[[ Reading passage, beginning ]]

Although FIG. 2 illustrates two datasets 210a, 210b, other embodiments of the database 120 include more than two datasets 210. Further, although each dataset 210a, 210b is depicted in FIG. 2 as having one record 220a, 220b respectively, other embodiments of the database 120 have a dataset 210 that comprises a plurality of records 220. Several of these embodiments will be discussed in further detail below.

An example translation function pool 130 is illustrated in FIG. 3. The translation function pool 130 of FIG. 3 comprises three key value translation functions 310a, 310b, 310c. Each of the key value translations 310a, 310b, 310c specify a translation scheme between a primary key 240 value (represented by the variable x) and a foreign key 250 value (represented by the variable y). For example, the key value translation function 310a multiplies a primary key 240 value by ten, then subtracts one, to determine a corresponding foreign key 250 value.

Although FIG. 3 illustrates key value translation functions 310a-c that map a primary key 240a to a foreign key 250a value, the inverse of the functions 310a-c depicted in FIG. 3 map the foreign key 250a back to the primary key 240a. Thus, to determine the primary key 240a value from the foreign key 250a value according to key value translation function 310a, one is added to the foreign key 250a value, and the result is divided by ten. Accordingly, despite the functions 310a-c being depicted in FIG. 3 in the form f(x)=y for purposes of explanation, a key value translation function 310 allows for any one of the primary key 240a and the foreign key 250a values to be determined from the other, either directly or by extrapolation (e.g., by applying logical mathematical properties).

Further, although the key value translation functions 310a-c are depicted in FIG. 3 as mathematical expressions, a key value translation function 310 may include other ways of translating between primary key 240 and foreign key 250 values. Other examples of key value translation functions 310 include, but are not limited to, applying a cipher (e.g., a substitution cipher), bit-shifting, converting, compressing/decompressing, encrypting/decrypting, and/or encoding/decoding between the values.

The particular key value translation function 310 to be used to maintain referential integrity between datasets 210 of the database 120 may be identified in various ways, depending on the embodiment. For example, in one embodiment, the key value translation functions 310a-c in the translation function pool 130 are predefined, and the particular key value translation function 310 to be used to maintain referential integrity between datasets 210a-b of the database 120 is selected by the computing device 110 at random.

In another embodiment, a key value translation function 310 is user-specified and received in a database command that identifies the datasets 210a-b to be related. The received key value translation function 310 is then stored in the translation function pool 130 for future use.

In another embodiment, the key value translation function 310 is generated by computing device 110 and stored in the translation function pool 130 for future use in response to a database command. For example, the computing device 110 may randomly generate coefficients to plug into a base polynomial formula. As one simple example, the computing device may use a base polynomial formula of Ax²+Bx−C=y, wherein x is the value of the primary key 240, y is the value of the foreign key 250, and the values of A, B, and C are randomly-generated coefficients that the computing device 110 generates in response to the database command. In such an example, if the computing device 110 generates values for A, B, and C of 5, 2, and 1, respectively, the resulting key value translation function 310c would be 5x²+2x−1=y. The generated key value translation function 310c is then stored in the translation function pool 130 for future use.

[[ Reading passage, end ]]
[[ Dataset excerpts, beginning ]]

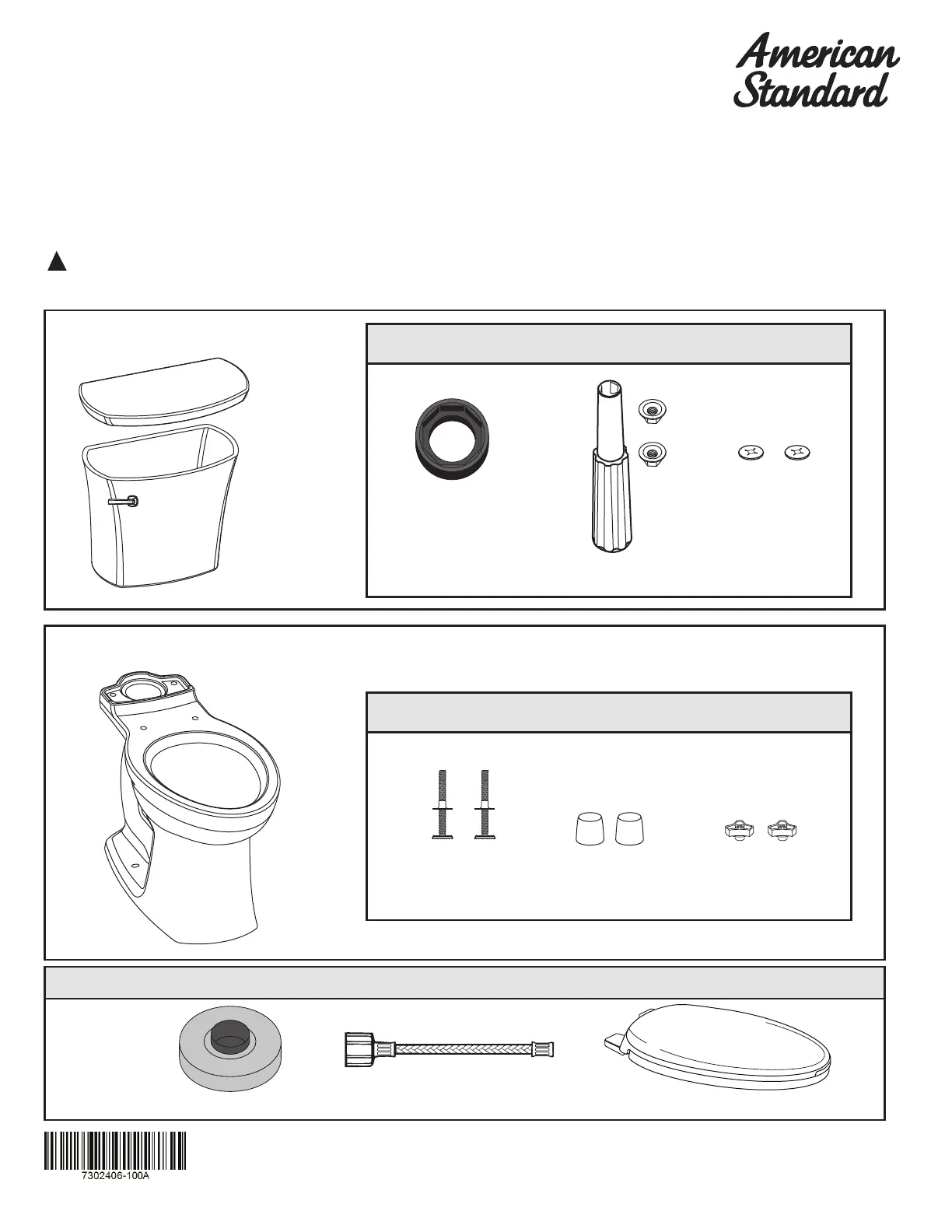 American Standard

7302406-100A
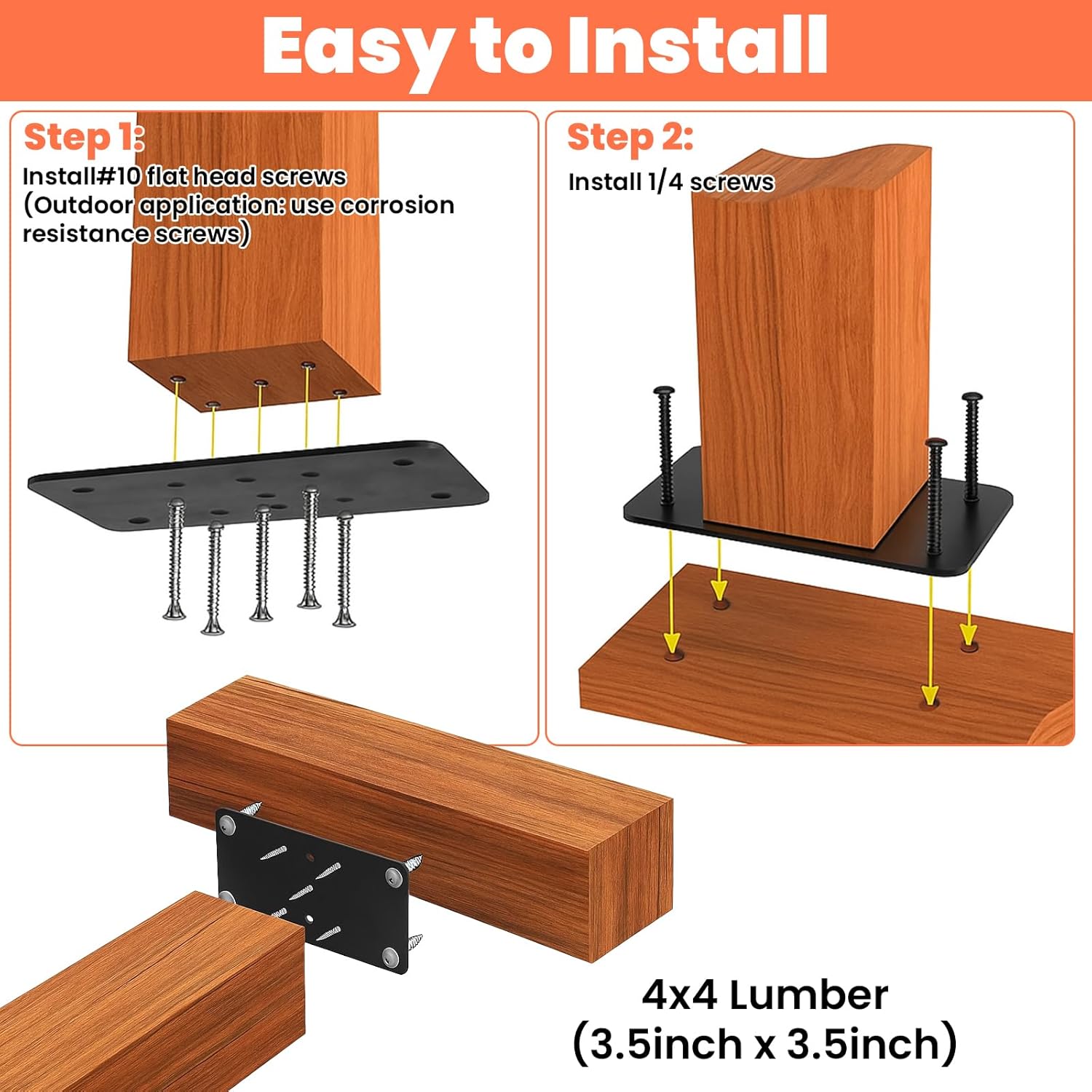 Easy to Install

Step 1:
Install#10 flat head screws
(Outdoor application: use corrosion resistance screws)

Step 2:
Install 1/4 screws

4x4 Lumber
(3.5inch x 3.5inch)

[[ Dataset excerpts, end ]]

* Problem set *
a) Please echo the passage on key value translation functions word for word, starting with "Further, although the" and going on through "between the values.".
b) In the passage on key value translation functions, when the functions in the translation function pool are predefined, how is the one used to maintain referential integrity chosen?
Nothing in the lines is needed for what follows.

* Solutions to the tasks *
a)
Further, although the key value translation functions 310a-c are depicted in FIG. 3 as mathematical expressions, a key value translation function 310 may include other ways of translating between primary key 240 and foreign key 250 values. Other examples of key value translation functions 310 include, but are not limited to, applying a cipher (e.g., a substitution cipher), bit-shifting, converting, compressing/decompressing, encrypting/decrypting, and/or encoding/decoding between the values.

b) The computing device 110 selects it at random.